§ BRIEF
Update the material below by replacing "Smoothie" with "Shake" and leaving everything else unchanged. Omit the pictures from your answer.

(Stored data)
※

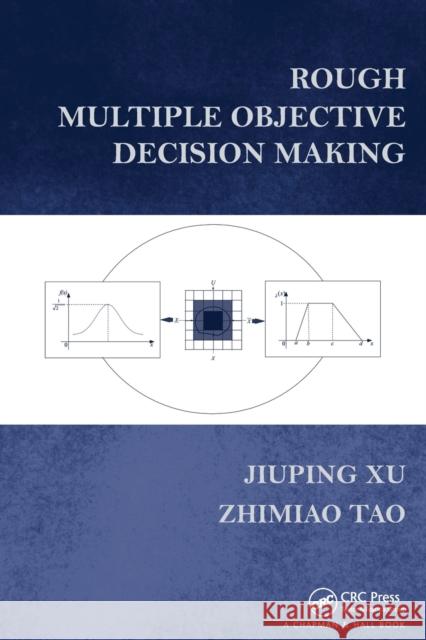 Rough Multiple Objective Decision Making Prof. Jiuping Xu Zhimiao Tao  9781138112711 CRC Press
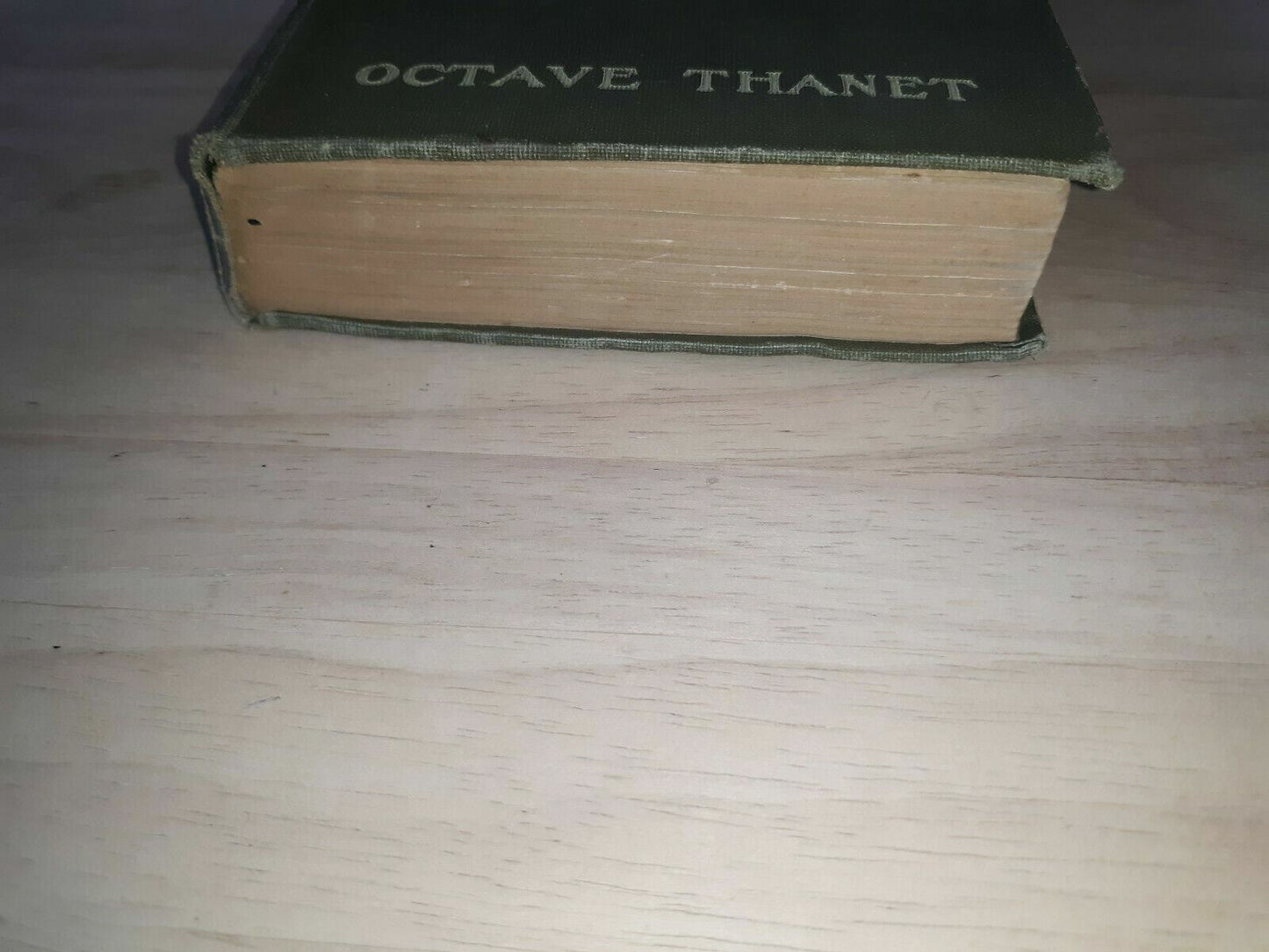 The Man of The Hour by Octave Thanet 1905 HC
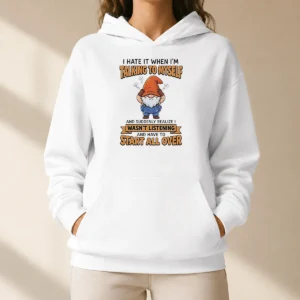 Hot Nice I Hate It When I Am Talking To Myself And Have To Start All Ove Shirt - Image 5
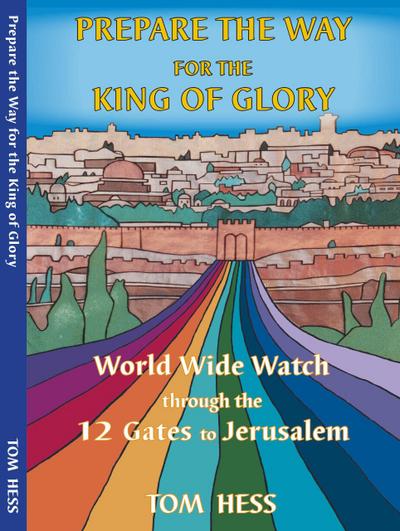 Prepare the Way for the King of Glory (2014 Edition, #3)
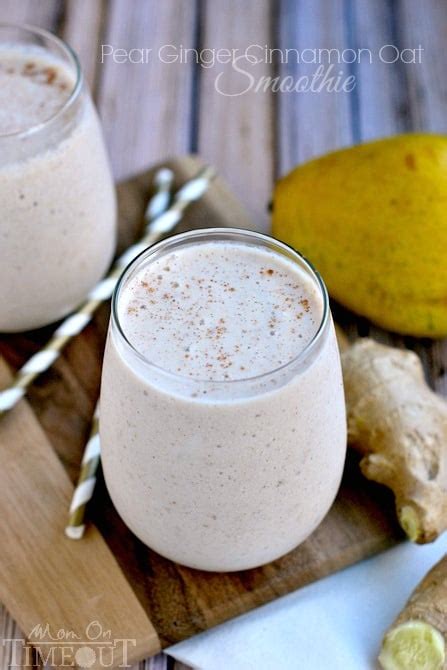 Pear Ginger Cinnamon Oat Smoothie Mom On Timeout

※

§ WORKED SOLUTION
 Rough Multiple Objective Decision Making Prof. Jiuping Xu Zhimiao Tao  9781138112711 CRC Press
 The Man of The Hour by Octave Thanet 1905 HC
 Hot Nice I Hate It When I Am Talking To Myself And Have To Start All Ove Shirt - Image 5
 Prepare the Way for the King of Glory (2014 Edition, #3)
 Pear Ginger Cinnamon Oat Shake Mom On Timeout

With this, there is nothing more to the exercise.